June 22, 2017 - 17:51 AMT
Locarno Film Festival to honor helmer Jean-Marie Straub

Director Jean-Marie Straub will receive the Locarno Film Festival’s Leopard of Honor in a special ceremony on Aug. 11, The Hollywood Reporter said.

Straub is considered a benchmark auteur in European cinema, known for his rigorous style of filmmaking. He was born in France in 1933 and later lived in Germany and Italy before settling in Switzerland, effectively making films in three of Switzerland’s four national languages.

After training with directors including Jean Renoir and Robert Bresson, he forged his own path in 20th century cinema in partnership with his wife Daniele Huillet. They debuted their first feature film in 1967, The Chronicle of Anna Magdalena Bach. Their films are all interpretations of source material ranging from Bertolt Brecht and Franz Kafka to Marguerite Duras.

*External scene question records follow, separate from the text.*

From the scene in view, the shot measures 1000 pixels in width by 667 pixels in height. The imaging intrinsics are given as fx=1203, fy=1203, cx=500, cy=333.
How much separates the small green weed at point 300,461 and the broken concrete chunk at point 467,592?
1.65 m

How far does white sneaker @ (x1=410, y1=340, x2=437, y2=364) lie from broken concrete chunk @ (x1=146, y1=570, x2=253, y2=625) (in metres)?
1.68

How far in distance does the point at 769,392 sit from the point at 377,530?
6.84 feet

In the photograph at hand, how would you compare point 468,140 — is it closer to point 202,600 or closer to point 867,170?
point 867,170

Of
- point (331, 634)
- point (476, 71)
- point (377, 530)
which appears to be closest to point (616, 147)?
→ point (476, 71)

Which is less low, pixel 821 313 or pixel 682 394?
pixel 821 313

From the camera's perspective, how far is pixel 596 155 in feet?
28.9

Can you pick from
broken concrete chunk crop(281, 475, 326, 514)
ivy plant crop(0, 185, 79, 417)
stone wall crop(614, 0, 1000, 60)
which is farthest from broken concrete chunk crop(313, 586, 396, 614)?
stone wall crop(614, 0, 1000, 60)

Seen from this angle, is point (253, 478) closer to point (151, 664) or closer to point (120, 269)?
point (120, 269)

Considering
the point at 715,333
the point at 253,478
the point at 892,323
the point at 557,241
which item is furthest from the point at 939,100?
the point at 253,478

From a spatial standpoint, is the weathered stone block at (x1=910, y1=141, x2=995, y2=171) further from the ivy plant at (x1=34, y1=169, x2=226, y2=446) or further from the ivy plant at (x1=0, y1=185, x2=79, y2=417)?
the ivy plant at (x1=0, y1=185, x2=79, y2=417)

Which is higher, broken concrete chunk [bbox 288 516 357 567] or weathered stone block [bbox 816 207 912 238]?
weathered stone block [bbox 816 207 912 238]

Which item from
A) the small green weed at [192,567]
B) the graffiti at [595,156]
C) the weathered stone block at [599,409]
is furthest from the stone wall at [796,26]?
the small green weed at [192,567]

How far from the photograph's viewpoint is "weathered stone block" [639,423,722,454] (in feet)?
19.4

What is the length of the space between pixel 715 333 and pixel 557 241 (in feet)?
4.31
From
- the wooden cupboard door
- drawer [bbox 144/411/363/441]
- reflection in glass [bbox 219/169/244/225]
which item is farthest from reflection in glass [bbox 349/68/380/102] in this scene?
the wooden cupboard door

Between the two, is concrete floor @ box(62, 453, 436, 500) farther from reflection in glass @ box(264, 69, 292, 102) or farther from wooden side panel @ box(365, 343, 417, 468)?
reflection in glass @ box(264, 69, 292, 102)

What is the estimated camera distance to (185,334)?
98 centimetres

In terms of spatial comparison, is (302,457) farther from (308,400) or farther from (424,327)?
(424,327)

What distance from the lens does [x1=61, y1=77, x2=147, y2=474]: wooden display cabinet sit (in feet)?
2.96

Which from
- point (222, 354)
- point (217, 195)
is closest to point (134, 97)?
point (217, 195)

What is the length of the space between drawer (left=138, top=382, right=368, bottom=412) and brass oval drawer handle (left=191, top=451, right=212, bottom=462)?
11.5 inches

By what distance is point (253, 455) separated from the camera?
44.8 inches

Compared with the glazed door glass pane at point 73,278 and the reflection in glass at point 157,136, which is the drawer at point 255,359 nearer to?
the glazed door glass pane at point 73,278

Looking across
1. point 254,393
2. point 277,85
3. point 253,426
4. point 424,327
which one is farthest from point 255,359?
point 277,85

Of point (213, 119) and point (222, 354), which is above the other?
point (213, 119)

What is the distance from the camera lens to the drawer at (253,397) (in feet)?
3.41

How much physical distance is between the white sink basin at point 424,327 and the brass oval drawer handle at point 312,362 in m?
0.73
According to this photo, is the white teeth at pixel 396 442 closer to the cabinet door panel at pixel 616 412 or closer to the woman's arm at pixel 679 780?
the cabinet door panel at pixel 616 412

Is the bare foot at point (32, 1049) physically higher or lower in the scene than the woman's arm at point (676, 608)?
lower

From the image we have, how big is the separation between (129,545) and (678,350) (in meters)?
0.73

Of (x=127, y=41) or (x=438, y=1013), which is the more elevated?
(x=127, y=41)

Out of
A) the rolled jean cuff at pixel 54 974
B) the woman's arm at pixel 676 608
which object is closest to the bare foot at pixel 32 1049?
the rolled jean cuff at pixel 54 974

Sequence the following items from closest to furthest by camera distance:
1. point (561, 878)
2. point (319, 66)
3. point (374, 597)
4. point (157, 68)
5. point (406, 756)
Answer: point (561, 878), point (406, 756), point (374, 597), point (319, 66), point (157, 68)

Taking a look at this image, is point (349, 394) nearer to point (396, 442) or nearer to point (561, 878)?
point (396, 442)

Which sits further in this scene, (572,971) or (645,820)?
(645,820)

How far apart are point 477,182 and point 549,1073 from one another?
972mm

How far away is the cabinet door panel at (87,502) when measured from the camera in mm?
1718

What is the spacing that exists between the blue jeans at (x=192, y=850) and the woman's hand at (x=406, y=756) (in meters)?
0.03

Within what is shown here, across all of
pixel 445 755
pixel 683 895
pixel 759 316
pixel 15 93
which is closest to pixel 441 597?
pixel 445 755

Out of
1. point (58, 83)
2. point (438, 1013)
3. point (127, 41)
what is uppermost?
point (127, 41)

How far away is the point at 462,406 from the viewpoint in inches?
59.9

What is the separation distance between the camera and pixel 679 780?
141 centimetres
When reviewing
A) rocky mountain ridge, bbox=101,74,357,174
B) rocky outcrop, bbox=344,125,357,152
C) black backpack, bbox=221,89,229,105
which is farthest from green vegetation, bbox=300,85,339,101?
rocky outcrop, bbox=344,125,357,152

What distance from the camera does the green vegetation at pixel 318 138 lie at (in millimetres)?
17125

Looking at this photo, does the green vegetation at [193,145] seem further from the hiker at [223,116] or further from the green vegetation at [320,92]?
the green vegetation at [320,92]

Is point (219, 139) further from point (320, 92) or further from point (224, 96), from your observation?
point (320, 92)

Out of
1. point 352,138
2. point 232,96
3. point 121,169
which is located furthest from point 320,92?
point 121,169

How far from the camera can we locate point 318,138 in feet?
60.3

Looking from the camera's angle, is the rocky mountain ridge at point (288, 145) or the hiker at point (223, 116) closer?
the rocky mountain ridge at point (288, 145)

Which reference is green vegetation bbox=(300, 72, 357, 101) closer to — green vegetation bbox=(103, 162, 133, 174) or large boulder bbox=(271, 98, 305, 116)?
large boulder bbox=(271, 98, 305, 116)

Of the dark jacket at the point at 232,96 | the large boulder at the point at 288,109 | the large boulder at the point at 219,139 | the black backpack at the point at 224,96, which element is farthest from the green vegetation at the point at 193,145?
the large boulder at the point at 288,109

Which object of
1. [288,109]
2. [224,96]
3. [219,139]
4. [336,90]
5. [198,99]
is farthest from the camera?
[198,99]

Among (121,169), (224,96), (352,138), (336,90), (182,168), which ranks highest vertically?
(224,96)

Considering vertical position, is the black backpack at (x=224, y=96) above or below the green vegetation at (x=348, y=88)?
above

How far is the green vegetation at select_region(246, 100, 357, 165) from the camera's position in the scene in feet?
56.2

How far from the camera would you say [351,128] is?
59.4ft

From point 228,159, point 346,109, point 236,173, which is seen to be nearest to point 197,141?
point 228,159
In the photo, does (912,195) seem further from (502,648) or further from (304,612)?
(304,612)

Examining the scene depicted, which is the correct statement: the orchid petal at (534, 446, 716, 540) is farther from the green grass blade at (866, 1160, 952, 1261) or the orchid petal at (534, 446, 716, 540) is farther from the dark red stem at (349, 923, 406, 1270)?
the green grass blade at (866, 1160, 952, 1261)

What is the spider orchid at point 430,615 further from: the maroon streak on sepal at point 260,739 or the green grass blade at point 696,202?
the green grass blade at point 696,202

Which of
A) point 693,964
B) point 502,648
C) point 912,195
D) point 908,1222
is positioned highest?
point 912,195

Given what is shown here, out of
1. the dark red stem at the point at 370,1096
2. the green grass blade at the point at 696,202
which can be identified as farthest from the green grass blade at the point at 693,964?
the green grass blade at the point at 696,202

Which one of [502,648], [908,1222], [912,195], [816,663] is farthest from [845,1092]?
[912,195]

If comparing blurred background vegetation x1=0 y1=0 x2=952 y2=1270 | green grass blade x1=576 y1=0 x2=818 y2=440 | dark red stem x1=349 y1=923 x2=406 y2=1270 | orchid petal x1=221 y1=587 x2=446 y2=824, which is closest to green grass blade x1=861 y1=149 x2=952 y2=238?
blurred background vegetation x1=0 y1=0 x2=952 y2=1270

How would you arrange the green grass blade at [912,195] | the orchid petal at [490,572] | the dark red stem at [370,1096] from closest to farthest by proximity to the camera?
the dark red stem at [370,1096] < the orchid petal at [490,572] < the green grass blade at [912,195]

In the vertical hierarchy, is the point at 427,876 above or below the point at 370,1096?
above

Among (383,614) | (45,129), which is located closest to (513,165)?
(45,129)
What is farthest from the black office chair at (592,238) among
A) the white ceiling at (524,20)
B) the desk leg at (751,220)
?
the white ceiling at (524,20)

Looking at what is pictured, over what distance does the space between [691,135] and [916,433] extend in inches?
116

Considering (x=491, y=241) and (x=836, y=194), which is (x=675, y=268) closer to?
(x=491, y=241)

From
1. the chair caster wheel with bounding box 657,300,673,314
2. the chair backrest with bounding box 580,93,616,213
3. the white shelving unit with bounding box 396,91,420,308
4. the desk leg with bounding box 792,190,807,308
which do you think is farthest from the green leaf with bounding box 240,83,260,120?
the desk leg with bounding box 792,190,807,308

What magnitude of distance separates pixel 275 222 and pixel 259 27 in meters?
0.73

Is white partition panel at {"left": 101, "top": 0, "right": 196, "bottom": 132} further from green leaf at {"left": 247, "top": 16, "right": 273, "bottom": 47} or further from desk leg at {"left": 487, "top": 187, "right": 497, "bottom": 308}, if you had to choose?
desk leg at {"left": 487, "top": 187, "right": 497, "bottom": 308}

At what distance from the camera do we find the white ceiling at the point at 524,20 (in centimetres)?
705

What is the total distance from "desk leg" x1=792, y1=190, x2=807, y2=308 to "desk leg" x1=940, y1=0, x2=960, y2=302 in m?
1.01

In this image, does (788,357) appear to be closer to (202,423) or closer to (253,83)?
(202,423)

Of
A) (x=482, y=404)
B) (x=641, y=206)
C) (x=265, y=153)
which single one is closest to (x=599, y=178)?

They went on to make more than two dozen feature-length films with From the Clouds to the Resistance (1979) and Sicily! (1999) among their most lauded work. The duo was also received an honorary Golden Lion in Venice in 2006.

“It is a special honor to be able to recognize the personality and achievement of Jean-Marie Straub during the 70th festival. Not just because of the close ties between Straub and Huillet and the Locarno Festival, but above all because their films hold a unique and special place in the history of modern film and are still an undeniable influence on various directors,” said Locarno director Carlo Chatrian. “Rigorous is a term that has often been used to describe their practice; watching their films again one also feels how much freedom pulses through every frame – something that is absolutely necessary to ‘digital’ filmmaking.”

Past recipients of the Leopard of Honor include Jean-Luc Godard, Ken Loach, Sydney Pollack, William Friedkin, Jia Zhangke, Werner Herzog, Agnes Varda, Michael Cimino, Marco Bellocchio and Alejandro Jodorowsky.

The 70th Locarno festival takes place Aug. 2-12.